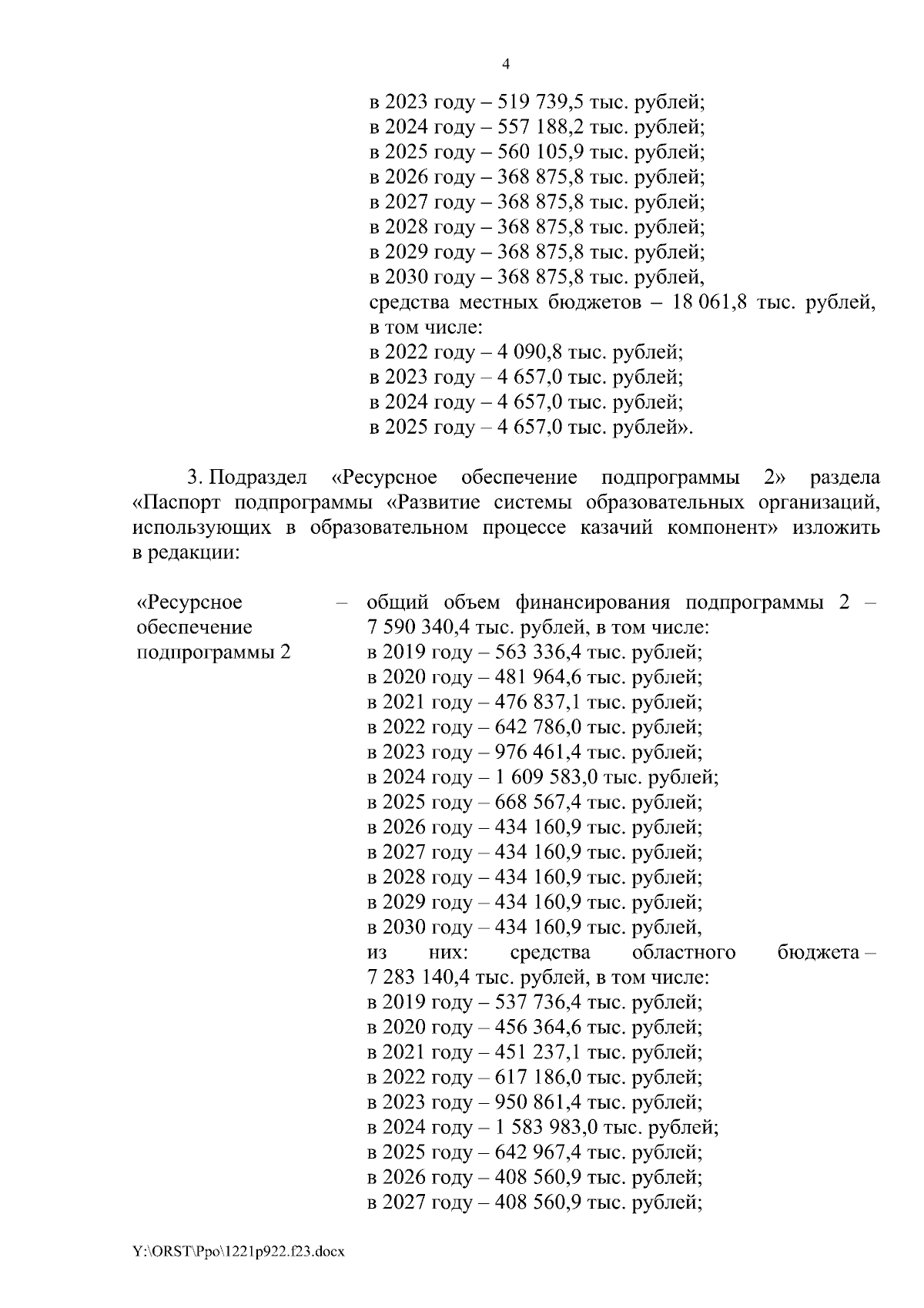 4

в 2023 году – 519 739,5 тыс. рублей;
в 2024 году – 557 188,2 тыс. рублей;
в 2025 году – 560 105,9 тыс. рублей;
в 2026 году – 368 875,8 тыс. рублей;
в 2027 году – 368 875,8 тыс. рублей;
в 2028 году – 368 875,8 тыс. рублей;
в 2029 году – 368 875,8 тыс. рублей;
в 2030 году – 368 875,8 тыс. рублей,
средства местных бюджетов – 18 061,8 тыс. рублей, в том числе:
в 2022 году – 4 090,8 тыс. рублей;
в 2023 году – 4 657,0 тыс. рублей;
в 2024 году – 4 657,0 тыс. рублей;
в 2025 году – 4 657,0 тыс. рублей».

3. Подраздел «Ресурсное обеспечение подпрограммы 2» раздела «Паспорт подпрограммы «Развитие системы образовательных организаций, использующих в образовательном процессе казачий компонент» изложить в редакции:

«Ресурсное обеспечение подпрограммы 2

– общий объем финансирования подпрограммы 2 – 7 590 340,4 тыс. рублей, в том числе:
в 2019 году – 563 336,4 тыс. рублей;
в 2020 году – 481 964,6 тыс. рублей;
в 2021 году – 476 837,1 тыс. рублей;
в 2022 году – 642 786,0 тыс. рублей;
в 2023 году – 976 461,4 тыс. рублей;
в 2024 году – 1 609 583,0 тыс. рублей;
в 2025 году – 668 567,4 тыс. рублей;
в 2026 году – 434 160,9 тыс. рублей;
в 2027 году – 434 160,9 тыс. рублей;
в 2028 году – 434 160,9 тыс. рублей;
в 2029 году – 434 160,9 тыс. рублей;
в 2030 году – 434 160,9 тыс. рублей,
из них: средства областного бюджета – 7 283 140,4 тыс. рублей, в том числе:
в 2019 году – 537 736,4 тыс. рублей;
в 2020 году – 456 364,6 тыс. рублей;
в 2021 году – 451 237,1 тыс. рублей;
в 2022 году – 617 186,0 тыс. рублей;
в 2023 году – 950 861,4 тыс. рублей;
в 2024 году – 1 583 983,0 тыс. рублей;
в 2025 году – 642 967,4 тыс. рублей;
в 2026 году – 408 560,9 тыс. рублей;
в 2027 году – 408 560,9 тыс. рублей;

Y:\ORST\Ppo\1221p922.f23.docx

★ ★ ★ ★ ★ ★ ★

### What is being asked
For each line in the data that contains the string "числе", give a copy of that line.

### Problem solution
средства местных бюджетов – 18 061,8 тыс. рублей, в том числе:
– общий объем финансирования подпрограммы 2 – 7 590 340,4 тыс. рублей, в том числе:
из них: средства областного бюджета – 7 283 140,4 тыс. рублей, в том числе:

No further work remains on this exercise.